> Task requirements: Output the data exactly, with every line intact.

----- Stored records -----

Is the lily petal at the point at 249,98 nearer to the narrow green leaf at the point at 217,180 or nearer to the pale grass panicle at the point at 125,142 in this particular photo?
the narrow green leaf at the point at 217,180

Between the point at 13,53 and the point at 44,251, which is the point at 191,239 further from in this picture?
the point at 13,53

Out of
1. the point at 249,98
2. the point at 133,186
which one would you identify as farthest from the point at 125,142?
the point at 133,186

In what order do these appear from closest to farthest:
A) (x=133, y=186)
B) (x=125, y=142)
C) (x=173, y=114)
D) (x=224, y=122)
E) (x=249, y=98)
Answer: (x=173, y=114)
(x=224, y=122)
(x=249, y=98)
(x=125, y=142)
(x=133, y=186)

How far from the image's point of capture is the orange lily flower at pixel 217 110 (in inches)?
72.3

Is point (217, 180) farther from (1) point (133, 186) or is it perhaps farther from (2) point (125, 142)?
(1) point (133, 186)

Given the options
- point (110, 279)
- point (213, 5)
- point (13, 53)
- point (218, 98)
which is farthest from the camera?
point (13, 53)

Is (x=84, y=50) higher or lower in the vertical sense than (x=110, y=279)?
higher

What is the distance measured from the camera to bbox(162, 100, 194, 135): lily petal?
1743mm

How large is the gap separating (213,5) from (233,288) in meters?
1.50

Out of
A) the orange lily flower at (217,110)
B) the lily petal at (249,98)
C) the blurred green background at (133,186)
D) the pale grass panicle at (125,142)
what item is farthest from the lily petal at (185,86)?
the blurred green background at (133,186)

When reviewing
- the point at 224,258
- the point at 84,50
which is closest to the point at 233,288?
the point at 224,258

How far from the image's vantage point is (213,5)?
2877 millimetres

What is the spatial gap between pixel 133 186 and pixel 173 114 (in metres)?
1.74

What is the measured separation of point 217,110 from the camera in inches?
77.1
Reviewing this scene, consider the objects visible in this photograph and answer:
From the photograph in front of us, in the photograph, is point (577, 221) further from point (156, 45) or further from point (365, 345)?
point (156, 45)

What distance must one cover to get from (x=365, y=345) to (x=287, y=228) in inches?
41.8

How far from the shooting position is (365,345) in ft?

-----

> Output of the task:
Is the lily petal at the point at 249,98 nearer to the narrow green leaf at the point at 217,180 or nearer to the pale grass panicle at the point at 125,142 in this particular photo?
the narrow green leaf at the point at 217,180

Between the point at 13,53 and the point at 44,251, which is the point at 191,239 further from in this picture?
the point at 13,53

Out of
1. the point at 249,98
2. the point at 133,186
which one would you identify as farthest from the point at 125,142?
the point at 133,186

In what order do these appear from closest to farthest:
A) (x=133, y=186)
B) (x=125, y=142)
C) (x=173, y=114)
D) (x=224, y=122)
E) (x=249, y=98)
Answer: (x=173, y=114)
(x=224, y=122)
(x=249, y=98)
(x=125, y=142)
(x=133, y=186)

How far from the image's point of capture is the orange lily flower at pixel 217 110 (in inches)?
72.3

Is point (217, 180) farther from (1) point (133, 186) or is it perhaps farther from (2) point (125, 142)?
(1) point (133, 186)

Given the options
- point (110, 279)
- point (213, 5)
- point (13, 53)
- point (218, 98)
which is farthest from the camera?
point (13, 53)

Is (x=84, y=50) higher or lower in the vertical sense than (x=110, y=279)?
higher

What is the distance measured from the camera to bbox(162, 100, 194, 135): lily petal?
1743mm

How large is the gap separating (213,5) from (233,288) in meters?
1.50

Out of
A) the orange lily flower at (217,110)
B) the lily petal at (249,98)
C) the blurred green background at (133,186)
D) the pale grass panicle at (125,142)
what item is farthest from the lily petal at (185,86)?
the blurred green background at (133,186)

When reviewing
- the point at 224,258
- the point at 84,50
which is closest to the point at 233,288?
the point at 224,258

How far from the image's vantage point is (213,5)?
2877 millimetres

What is the spatial gap between pixel 133 186 and pixel 173 114 (in metres)?
1.74

What is the measured separation of point 217,110 from the camera in inches?
77.1
Reviewing this scene, consider the objects visible in this photograph and answer:
From the photograph in front of us, in the photograph, is point (577, 221) further from point (156, 45) or further from point (365, 345)?
point (156, 45)

What distance must one cover to get from (x=365, y=345) to (x=287, y=228) in inches?
41.8

How far from the shooting position is (365,345) in ft?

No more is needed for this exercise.